Every five years, the Dietary Guidelines for Americans is reviewed to provide advice for consumers on what to eat and drink in order to meet their nutritional needs, promote a healthy lifestyle, and prevent certain diseases. On Dec. 29, 2020, the Dietary Guidelines for Americans, 2020-2025 edition was released and reaffirmed dairy’s critical role in a healthy diet.
The report, published by the U.S. Departments of Agriculture (USDA) and Health and Human Services (HHS), was reviewed for nearly two years by a committee of science and nutrition experts. This year marked a historical event, as the 2020-2025 guidelines now include recommendations for children younger than two years of age for the first time.
According to the USDA and HHS, the newly reviewed recommendations mark dairy foods as an important part of a healthy diet for children from 6 months to 24 months of age. Additionally, from 12-23 months of age, the guidelines recommend “higher fat versions of dairy,” which includes consuming whole milk.
Other key updates regarding dairy include:
• Dairy remains a separate, distinct food group in recognition of its unrivaled health and nutrition benefits to people of all ages.
• The guidelines encourage most Americans to consume three servings of dairy per day. Dairy contains key nutrients that Americans should consume more of—also called “food components of public health concern”—including vitamin D, calcium, and potassium.
• A diet including low-fat and fat-free dairy is part of the ideal, healthy dietary pattern along with whole grains, legumes, fruits and vegetables.
• Small amounts of some foods, including dairy foods, are recommended for children beginning at 6-12 months of age and continuing thereafter as part of new recommendations for toddlers. In the second year of life, when calcium requirements increase, dairy products including milk, yogurt, and cheese provide a good source of calcium. The recommendations call for inclusion of higher fat versions of dairy, including whole milk, for toddlers ages 12 through 23 months, which can also help meet calcium, vitamin D and protein needs.
• The guidelines contain messages and data useful to combatting misinformation related to dairy.

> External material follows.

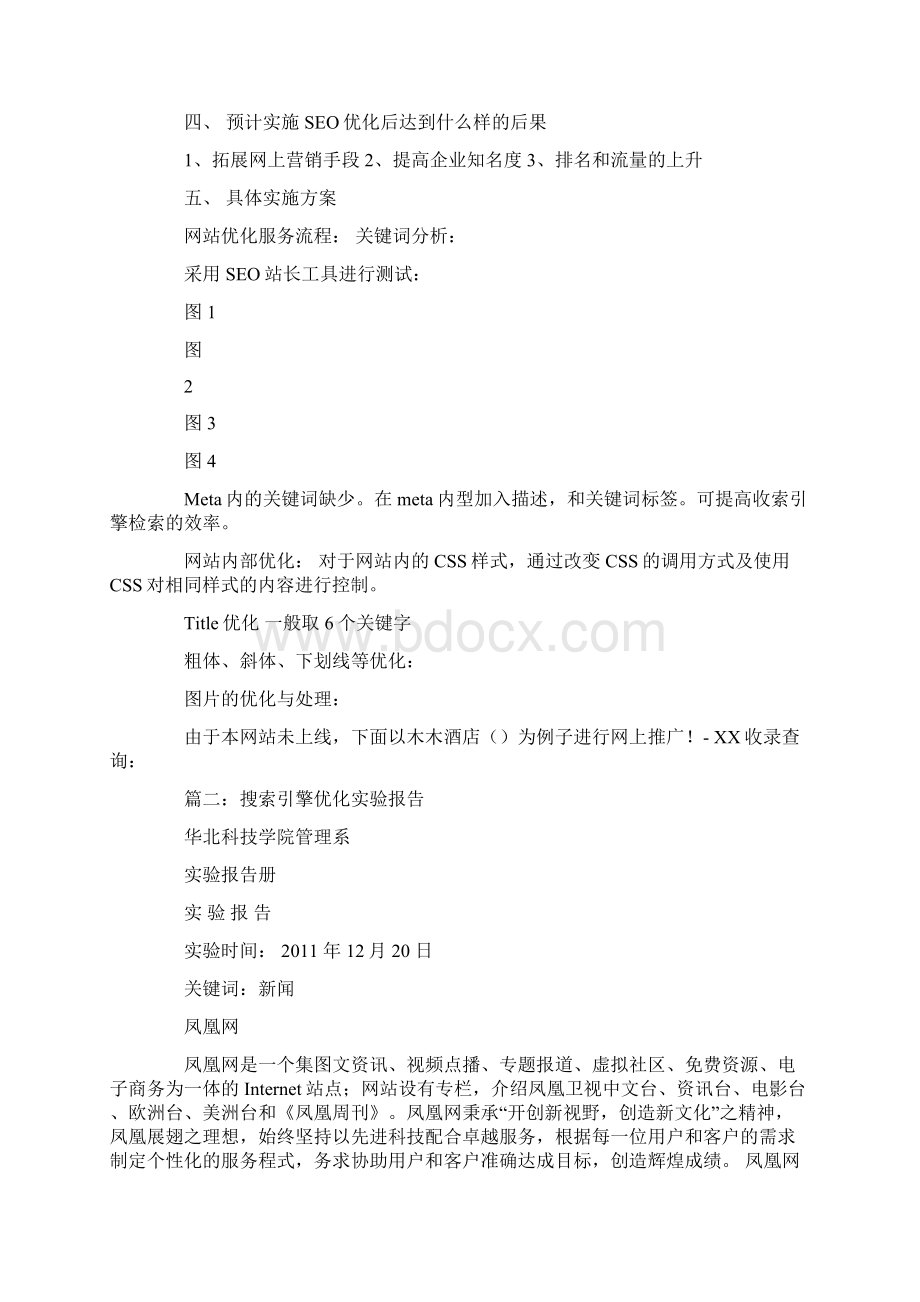 Seo搜索引擎优化实习报告.docx_第2页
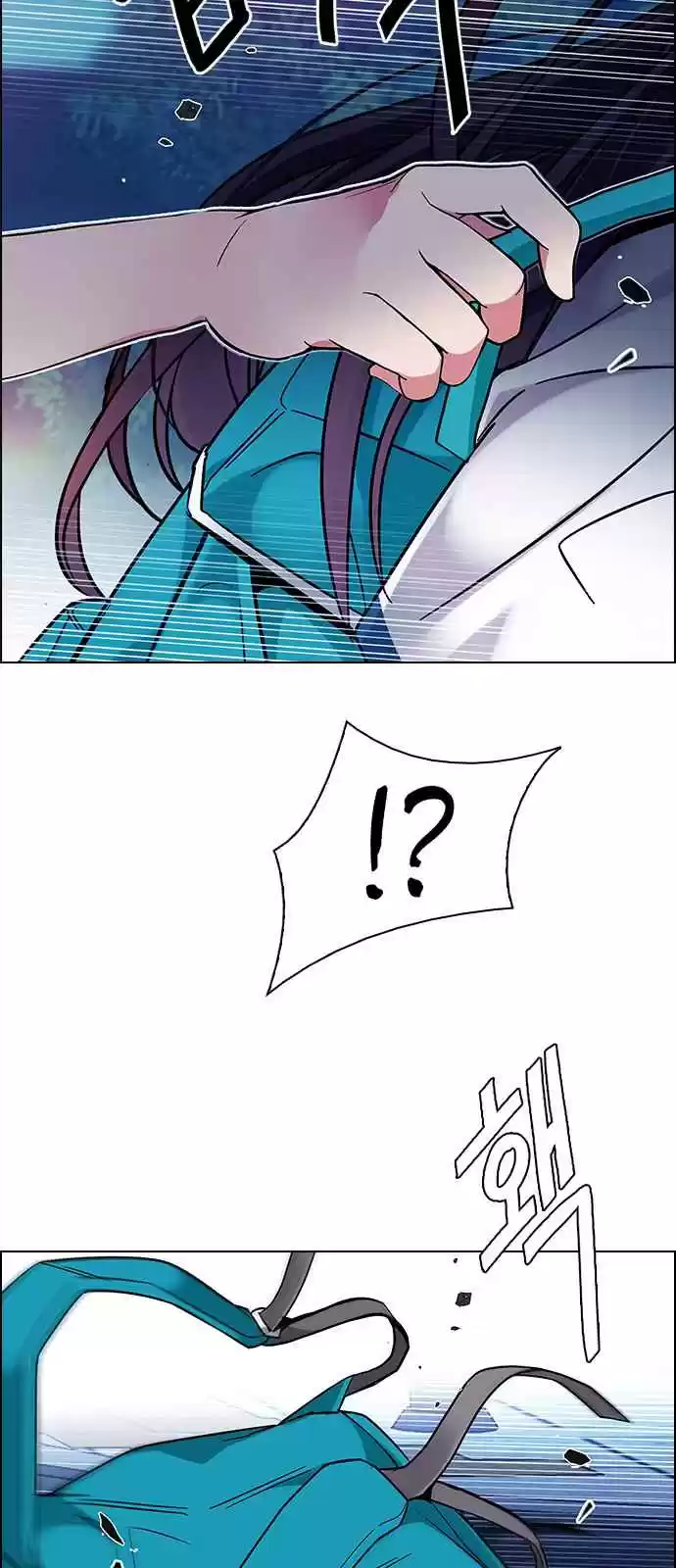 DICE: The Cube That Changes Everything Ch. 342 Awaken (6)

The guidelines state: “Consistent evidence demonstrates that a healthy dietary pattern [including low-fat and fat-free dairy] is associated with beneficial outcomes for all-cause mortality, cardiovascular disease, overweight and obesity, type 2 diabetes, bone health, and certain types of cancer (breast and colorectal).” Additionally, a healthy eating pattern for children from birth through 24 months—which includes the introduction of some dairy after 6 months—helps to “lower risk of asthma” for children.
Industry leaders applauded the release of the current dietary guidelines.
“USDA and HHS deserve praise for once again recognizing just how vital dairy is to the nation’s health and well-being,” said Jim Mulhern, president and CEO of National Milk Producers Federation, in a press release. “We encourage them to affirm that role even more clearly in the next iteration of the Dietary Guidelines, to reflect the positive contribution of dairy fats in diets that’s increasingly recognized in a growing body of evidence.
“The panel’s recognition that dairy is a key source of ‘nutrients of concern’ in U.S. diets is especially important,” Mulhern added. “During a time of food insecurity and concerns about proper nutrition among Americans, dairy is a readily accessible solution to clearly identified public-health challenges. Dairy farmers work hard to be part of that solution, and the panel’s recognition of the nutritional importance of dairy is greatly appreciated.”
According to the USDA, dairy is an under consumed food category. However, increasing consumption of dairy will contribute to meeting the recommended intakes of protein, calcium, phosphorous, magnesium and vitamins A and D, according the Dietary Guidelines Advisory Committee.
“The Dietary Guidelines confirm what the overwhelming body of science has been telling us for years—that dairy is one of the most nutritious foods available to people of all ages,” said Michael Dykes, D.V.M., president and CEO of the International Dairy Foods Association, in a press release. “So, pick up a glass of milk. Tear off the lid to your favorite yogurt. Cut off a piece of cheese. The scientists and experts agree that Americans need to consume more dairy to meet federal nutrition recommendations. We also applaud the federal government and the Dietary Guidelines Advisory Committee for making dairy central in new recommendations for children 6 through 24 months of age. Let’s build on this report to make dairy central in the diets of all Americans once again.”